Zur Erinnerung an den Poeten Wulf Kirsten

In seinen Gedichtband „Wettersturz“, aus dem er in Limlingerode im Dorfgemeinschaftshaus gelesen hatte, schrieb der Dichter Wulf Kirsten aus Weimar am 19. Juni 2002 eine Widmung, die von seiner Freude über den „Grünen Junipfad“ in der Flur von Limlingerode kündet...

Vom Landgänger, dessen Welt - Erfahrung … auf grünem Pfad bereichert wurde



Jetzt, im Dezember 2022, mussten die Mitglieder des Fördervereins „Dichterstätte Sarah Kirsch“ erschüttert erfahren, dass er, der mit seinen Gedichten, seinen Prosastücken, den Essays, seiner Herausgebertätigkeit den Mitmenschen vieles mit auf den Weg gab, verstorben ist. Was er wie aufgeschrieben hat, war für nicht wenige ein Ausdruck dessen, was man im eigene Leben ähnlich empfand, aber in solcher Sprache nicht ausdrücken konnte.

Aufgabe 1. In welchem Gebäude in Limlingerode hatte Wulf Kirsten laut dem Text über den Dichter aus seinem Gedichtband gelesen?

[Auszüge aus einem Datensatz zum räumlichen Denken]
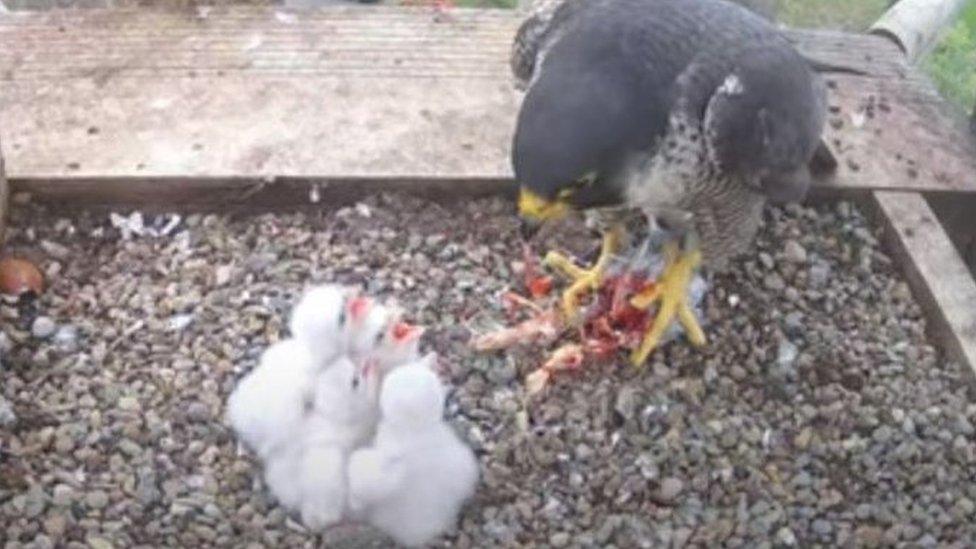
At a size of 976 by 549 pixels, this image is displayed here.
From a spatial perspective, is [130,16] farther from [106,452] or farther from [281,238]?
[106,452]

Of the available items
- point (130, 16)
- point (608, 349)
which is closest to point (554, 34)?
point (608, 349)

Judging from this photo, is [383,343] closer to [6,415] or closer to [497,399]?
[497,399]

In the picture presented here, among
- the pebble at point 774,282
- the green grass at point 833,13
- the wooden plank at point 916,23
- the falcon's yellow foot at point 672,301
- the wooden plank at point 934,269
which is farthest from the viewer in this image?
the green grass at point 833,13

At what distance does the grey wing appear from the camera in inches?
120

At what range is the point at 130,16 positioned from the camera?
3.86 meters

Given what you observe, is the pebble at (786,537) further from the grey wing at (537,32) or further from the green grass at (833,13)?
the green grass at (833,13)

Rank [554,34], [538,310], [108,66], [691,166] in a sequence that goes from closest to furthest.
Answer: [691,166]
[554,34]
[538,310]
[108,66]

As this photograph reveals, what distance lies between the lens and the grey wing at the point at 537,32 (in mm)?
3047

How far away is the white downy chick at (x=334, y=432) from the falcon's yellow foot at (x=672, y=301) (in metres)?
0.73

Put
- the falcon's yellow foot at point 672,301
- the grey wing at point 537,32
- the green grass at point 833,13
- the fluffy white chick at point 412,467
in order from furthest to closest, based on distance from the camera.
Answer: the green grass at point 833,13, the falcon's yellow foot at point 672,301, the grey wing at point 537,32, the fluffy white chick at point 412,467

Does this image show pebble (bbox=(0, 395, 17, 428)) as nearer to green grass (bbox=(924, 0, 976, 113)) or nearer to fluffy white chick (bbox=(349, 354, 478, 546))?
fluffy white chick (bbox=(349, 354, 478, 546))

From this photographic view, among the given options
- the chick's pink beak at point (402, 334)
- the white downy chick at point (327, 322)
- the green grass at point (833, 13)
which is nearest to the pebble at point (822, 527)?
the chick's pink beak at point (402, 334)

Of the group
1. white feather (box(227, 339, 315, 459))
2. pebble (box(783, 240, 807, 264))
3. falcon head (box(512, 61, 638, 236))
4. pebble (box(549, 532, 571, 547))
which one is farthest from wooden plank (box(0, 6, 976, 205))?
pebble (box(549, 532, 571, 547))

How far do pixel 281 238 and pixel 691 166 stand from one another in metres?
0.98
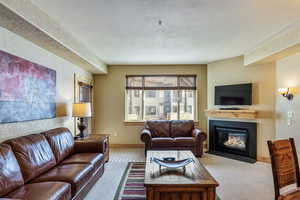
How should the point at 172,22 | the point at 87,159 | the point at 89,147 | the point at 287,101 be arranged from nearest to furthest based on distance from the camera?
the point at 172,22 < the point at 87,159 < the point at 89,147 < the point at 287,101

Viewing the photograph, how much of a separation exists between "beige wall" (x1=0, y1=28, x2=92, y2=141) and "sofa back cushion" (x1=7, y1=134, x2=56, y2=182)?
0.75 feet

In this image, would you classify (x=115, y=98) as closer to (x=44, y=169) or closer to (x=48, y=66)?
(x=48, y=66)

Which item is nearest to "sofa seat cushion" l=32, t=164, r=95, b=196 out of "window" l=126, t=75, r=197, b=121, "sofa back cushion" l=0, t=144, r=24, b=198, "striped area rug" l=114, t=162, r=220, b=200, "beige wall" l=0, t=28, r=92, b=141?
"sofa back cushion" l=0, t=144, r=24, b=198

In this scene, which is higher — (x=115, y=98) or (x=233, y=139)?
(x=115, y=98)

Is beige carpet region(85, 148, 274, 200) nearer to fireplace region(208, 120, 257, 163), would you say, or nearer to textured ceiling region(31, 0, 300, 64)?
fireplace region(208, 120, 257, 163)

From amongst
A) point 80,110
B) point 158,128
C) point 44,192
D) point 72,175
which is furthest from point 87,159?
point 158,128

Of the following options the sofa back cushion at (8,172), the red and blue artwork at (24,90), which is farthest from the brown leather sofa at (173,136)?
the sofa back cushion at (8,172)

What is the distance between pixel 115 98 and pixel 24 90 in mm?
3413

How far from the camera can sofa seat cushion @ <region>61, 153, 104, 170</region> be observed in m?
3.00

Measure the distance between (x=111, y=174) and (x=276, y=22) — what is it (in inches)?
149

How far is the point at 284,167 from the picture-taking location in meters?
1.64

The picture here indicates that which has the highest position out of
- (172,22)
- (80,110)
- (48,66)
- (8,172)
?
(172,22)

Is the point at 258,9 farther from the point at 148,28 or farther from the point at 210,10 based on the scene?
the point at 148,28

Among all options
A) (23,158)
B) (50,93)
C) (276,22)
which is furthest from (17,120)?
(276,22)
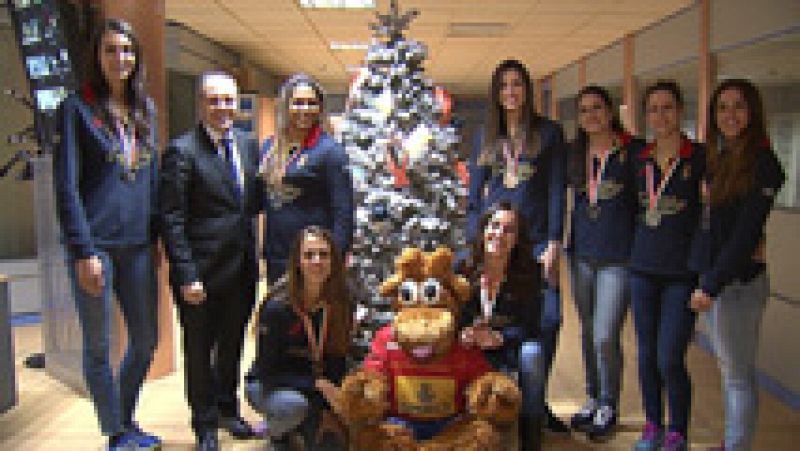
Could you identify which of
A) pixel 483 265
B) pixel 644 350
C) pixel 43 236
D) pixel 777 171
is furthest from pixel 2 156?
pixel 777 171

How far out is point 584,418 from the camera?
3180 mm

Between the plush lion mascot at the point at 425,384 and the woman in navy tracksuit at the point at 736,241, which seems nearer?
the plush lion mascot at the point at 425,384

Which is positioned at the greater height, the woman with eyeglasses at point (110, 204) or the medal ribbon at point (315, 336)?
the woman with eyeglasses at point (110, 204)

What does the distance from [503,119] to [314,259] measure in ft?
3.59

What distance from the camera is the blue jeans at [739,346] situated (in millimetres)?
2471

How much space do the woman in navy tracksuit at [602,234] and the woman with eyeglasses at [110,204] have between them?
177cm

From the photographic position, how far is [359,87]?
397cm

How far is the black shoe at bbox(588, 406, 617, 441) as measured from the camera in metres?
3.08

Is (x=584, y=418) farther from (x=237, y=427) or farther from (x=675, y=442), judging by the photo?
(x=237, y=427)

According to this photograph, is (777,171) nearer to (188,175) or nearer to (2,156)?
(188,175)

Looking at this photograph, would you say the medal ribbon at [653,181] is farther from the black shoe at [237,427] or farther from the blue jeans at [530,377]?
the black shoe at [237,427]

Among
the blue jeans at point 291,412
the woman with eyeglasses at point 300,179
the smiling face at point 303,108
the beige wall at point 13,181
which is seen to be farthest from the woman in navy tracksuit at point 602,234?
the beige wall at point 13,181

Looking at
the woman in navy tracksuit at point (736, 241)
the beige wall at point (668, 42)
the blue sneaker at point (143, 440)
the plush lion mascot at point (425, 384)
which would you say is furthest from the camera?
the beige wall at point (668, 42)

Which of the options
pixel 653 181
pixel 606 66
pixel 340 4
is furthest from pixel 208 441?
pixel 606 66
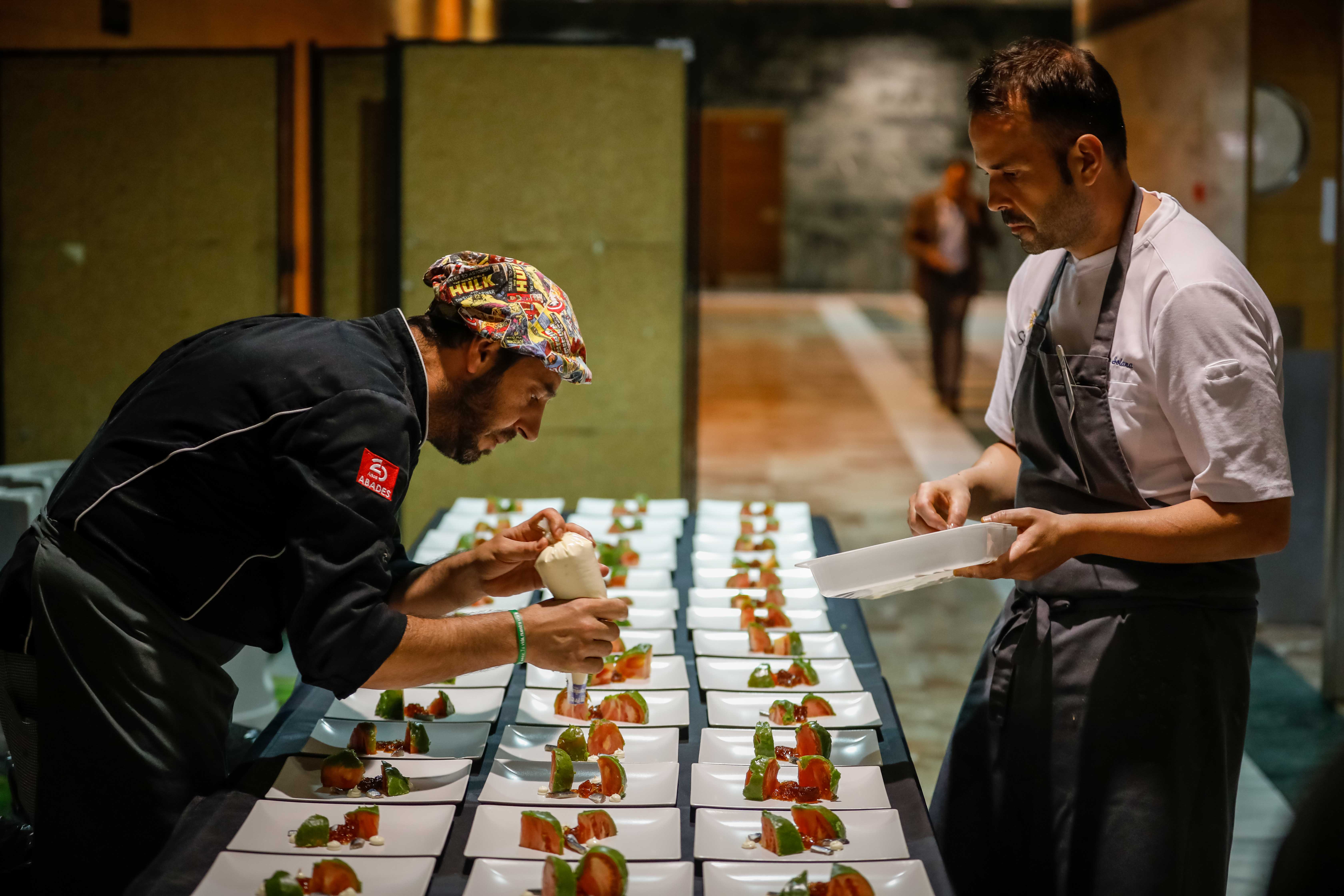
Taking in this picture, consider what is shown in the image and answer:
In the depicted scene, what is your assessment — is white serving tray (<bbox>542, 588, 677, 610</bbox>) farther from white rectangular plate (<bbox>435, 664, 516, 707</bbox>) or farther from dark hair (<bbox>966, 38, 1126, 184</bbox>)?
dark hair (<bbox>966, 38, 1126, 184</bbox>)

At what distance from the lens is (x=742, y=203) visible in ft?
59.4

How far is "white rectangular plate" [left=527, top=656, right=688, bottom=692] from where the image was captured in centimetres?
212

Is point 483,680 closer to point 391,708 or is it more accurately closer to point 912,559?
point 391,708

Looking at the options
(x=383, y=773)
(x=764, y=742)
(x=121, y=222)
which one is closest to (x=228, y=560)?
(x=383, y=773)

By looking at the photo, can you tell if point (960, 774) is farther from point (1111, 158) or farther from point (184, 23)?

Aufgabe 2. Kopieren Sie aus den Einträgen unverändert die Zeilen, beginnend mit der Zeile, die „Rank [554,34], [538,310], [108,66], [691,166]“ enthält, und endend mit der Zeile, die „Answer: the green“ enthält.

Schriftliche Lösung 1. Im Dorfgemeinschaftshaus.

Schriftliche Lösung 2.
Rank [554,34], [538,310], [108,66], [691,166] in a sequence that goes from closest to furthest.
Answer: [691,166]
[554,34]
[538,310]
[108,66]

As this photograph reveals, what distance lies between the lens and the grey wing at the point at 537,32 (in mm)?
3047

How far away is the white downy chick at (x=334, y=432) from the falcon's yellow foot at (x=672, y=301) (in metres)?
0.73

Put
- the falcon's yellow foot at point 672,301
- the grey wing at point 537,32
- the green grass at point 833,13
- the fluffy white chick at point 412,467
in order from furthest to closest, based on distance from the camera.
Answer: the green grass at point 833,13, the falcon's yellow foot at point 672,301, the grey wing at point 537,32, the fluffy white chick at point 412,467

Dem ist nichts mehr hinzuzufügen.